- EXERCISE PROMPT -
Write out again, word for word, the lines of the records below, starting at the line that contains "The photo before us reveals that which of" and continuing through the end of the records.

A block of data
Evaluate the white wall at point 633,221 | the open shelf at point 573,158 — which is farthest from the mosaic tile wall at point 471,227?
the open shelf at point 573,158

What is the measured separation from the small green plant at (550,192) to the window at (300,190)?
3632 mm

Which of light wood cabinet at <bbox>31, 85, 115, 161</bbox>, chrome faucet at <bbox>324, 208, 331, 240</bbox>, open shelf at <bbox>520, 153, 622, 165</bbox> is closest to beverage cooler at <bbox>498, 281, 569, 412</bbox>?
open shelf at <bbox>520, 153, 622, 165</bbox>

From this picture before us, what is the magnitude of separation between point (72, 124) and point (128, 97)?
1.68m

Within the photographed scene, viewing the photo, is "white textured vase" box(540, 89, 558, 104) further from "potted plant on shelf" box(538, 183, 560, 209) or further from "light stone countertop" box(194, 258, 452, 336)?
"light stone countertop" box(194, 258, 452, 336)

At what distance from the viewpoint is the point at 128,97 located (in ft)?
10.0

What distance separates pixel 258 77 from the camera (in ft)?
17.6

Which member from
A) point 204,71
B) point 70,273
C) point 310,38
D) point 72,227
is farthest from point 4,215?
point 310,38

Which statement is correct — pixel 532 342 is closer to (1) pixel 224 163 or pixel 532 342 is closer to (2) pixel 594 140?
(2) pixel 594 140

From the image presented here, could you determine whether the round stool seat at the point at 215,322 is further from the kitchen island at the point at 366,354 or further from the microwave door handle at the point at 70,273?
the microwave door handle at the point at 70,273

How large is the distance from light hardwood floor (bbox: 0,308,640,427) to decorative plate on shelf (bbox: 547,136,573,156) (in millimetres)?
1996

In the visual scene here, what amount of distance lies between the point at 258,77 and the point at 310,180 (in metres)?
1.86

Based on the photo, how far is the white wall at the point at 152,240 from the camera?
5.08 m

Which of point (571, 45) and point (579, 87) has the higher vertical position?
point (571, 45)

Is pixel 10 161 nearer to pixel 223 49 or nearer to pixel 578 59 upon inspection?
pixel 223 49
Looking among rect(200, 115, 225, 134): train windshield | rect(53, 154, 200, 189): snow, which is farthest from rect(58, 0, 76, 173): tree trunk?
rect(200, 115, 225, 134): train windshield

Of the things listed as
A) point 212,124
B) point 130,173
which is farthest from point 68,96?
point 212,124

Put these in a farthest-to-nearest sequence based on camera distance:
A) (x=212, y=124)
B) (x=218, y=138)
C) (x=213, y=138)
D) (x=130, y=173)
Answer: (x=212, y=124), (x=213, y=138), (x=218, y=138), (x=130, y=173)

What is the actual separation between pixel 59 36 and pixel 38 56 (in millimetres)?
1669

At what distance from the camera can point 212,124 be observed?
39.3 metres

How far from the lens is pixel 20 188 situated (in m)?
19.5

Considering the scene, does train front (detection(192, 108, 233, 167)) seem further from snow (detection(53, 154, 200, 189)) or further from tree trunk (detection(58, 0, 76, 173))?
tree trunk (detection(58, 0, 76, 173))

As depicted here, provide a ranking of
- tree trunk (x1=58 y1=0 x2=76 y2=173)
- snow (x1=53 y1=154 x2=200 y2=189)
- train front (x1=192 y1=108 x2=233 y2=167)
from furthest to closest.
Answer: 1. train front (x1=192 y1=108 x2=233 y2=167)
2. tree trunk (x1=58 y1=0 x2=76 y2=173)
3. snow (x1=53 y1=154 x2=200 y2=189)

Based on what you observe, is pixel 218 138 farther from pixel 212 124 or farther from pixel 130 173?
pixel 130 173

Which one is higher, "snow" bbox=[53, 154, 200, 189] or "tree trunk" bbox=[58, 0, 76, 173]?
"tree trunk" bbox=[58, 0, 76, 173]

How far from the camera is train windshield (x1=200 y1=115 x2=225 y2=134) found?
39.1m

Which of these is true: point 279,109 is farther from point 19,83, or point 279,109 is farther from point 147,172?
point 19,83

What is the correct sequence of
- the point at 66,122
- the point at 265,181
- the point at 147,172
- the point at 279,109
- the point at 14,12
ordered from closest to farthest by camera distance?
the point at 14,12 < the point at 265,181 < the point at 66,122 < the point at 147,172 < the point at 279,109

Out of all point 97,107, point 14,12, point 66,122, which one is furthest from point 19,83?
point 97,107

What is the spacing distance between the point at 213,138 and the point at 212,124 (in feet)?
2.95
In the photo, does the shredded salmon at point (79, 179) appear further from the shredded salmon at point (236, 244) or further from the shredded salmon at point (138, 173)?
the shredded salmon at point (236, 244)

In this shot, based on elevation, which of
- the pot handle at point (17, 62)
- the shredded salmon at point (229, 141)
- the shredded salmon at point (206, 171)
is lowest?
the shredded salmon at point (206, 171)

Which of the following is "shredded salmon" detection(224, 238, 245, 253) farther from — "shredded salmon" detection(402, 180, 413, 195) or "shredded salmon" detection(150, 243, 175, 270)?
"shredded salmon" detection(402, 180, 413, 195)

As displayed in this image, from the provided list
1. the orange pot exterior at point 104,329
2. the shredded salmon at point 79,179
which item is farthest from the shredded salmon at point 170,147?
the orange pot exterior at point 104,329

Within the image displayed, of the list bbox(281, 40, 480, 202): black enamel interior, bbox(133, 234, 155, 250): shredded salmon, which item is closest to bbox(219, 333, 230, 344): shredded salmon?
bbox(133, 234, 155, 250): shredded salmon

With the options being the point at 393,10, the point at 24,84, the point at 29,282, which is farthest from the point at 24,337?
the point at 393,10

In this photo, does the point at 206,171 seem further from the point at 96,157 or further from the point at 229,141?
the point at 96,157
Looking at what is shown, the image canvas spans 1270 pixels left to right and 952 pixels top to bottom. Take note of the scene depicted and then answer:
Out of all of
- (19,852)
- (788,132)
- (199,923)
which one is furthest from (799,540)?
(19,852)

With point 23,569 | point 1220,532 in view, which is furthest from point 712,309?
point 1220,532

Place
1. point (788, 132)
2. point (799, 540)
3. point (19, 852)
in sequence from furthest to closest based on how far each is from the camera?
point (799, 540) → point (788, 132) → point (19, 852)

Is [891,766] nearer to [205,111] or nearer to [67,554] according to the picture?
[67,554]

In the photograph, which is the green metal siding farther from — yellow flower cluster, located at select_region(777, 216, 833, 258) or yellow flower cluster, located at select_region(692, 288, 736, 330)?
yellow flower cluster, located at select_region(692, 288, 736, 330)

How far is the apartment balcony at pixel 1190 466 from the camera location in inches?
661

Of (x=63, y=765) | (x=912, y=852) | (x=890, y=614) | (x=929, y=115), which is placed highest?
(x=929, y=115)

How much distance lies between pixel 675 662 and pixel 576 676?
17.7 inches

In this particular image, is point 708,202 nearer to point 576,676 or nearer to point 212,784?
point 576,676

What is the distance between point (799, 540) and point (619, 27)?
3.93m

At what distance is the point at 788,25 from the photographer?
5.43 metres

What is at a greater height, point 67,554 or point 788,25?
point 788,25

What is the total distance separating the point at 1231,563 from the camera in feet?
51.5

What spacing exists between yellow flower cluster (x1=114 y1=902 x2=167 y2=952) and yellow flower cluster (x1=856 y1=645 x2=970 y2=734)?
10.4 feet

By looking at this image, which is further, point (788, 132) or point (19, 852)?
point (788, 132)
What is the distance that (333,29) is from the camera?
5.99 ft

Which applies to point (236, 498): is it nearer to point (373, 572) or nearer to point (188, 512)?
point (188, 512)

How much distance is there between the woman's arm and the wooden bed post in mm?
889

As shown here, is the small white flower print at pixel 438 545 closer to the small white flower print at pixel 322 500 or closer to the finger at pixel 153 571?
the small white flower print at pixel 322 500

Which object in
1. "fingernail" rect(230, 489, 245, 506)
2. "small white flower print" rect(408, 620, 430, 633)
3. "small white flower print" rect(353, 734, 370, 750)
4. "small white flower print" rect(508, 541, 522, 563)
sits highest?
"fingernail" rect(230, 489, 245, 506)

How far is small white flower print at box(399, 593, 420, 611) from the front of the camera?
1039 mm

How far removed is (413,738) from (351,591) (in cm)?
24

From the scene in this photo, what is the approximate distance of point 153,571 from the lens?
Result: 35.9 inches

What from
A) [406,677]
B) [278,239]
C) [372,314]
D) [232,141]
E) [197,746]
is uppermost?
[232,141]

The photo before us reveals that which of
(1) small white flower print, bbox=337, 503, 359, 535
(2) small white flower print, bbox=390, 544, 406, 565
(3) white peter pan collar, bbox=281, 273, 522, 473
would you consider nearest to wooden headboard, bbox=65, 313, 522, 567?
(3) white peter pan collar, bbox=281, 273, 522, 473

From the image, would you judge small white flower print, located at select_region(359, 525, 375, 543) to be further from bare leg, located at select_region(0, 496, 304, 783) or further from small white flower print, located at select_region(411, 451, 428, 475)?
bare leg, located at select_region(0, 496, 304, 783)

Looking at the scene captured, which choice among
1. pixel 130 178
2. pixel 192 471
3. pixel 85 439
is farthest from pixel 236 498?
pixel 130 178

- CORRECT RESULT -
The photo before us reveals that which of
(1) small white flower print, bbox=337, 503, 359, 535
(2) small white flower print, bbox=390, 544, 406, 565
(3) white peter pan collar, bbox=281, 273, 522, 473
would you consider nearest to wooden headboard, bbox=65, 313, 522, 567?
(3) white peter pan collar, bbox=281, 273, 522, 473

From the image, would you judge small white flower print, located at select_region(359, 525, 375, 543) to be further from bare leg, located at select_region(0, 496, 304, 783) or further from small white flower print, located at select_region(411, 451, 428, 475)?
bare leg, located at select_region(0, 496, 304, 783)

Looking at the scene captured, which choice among
1. pixel 130 178
2. pixel 192 471
3. pixel 85 439
is farthest from pixel 236 498?
pixel 130 178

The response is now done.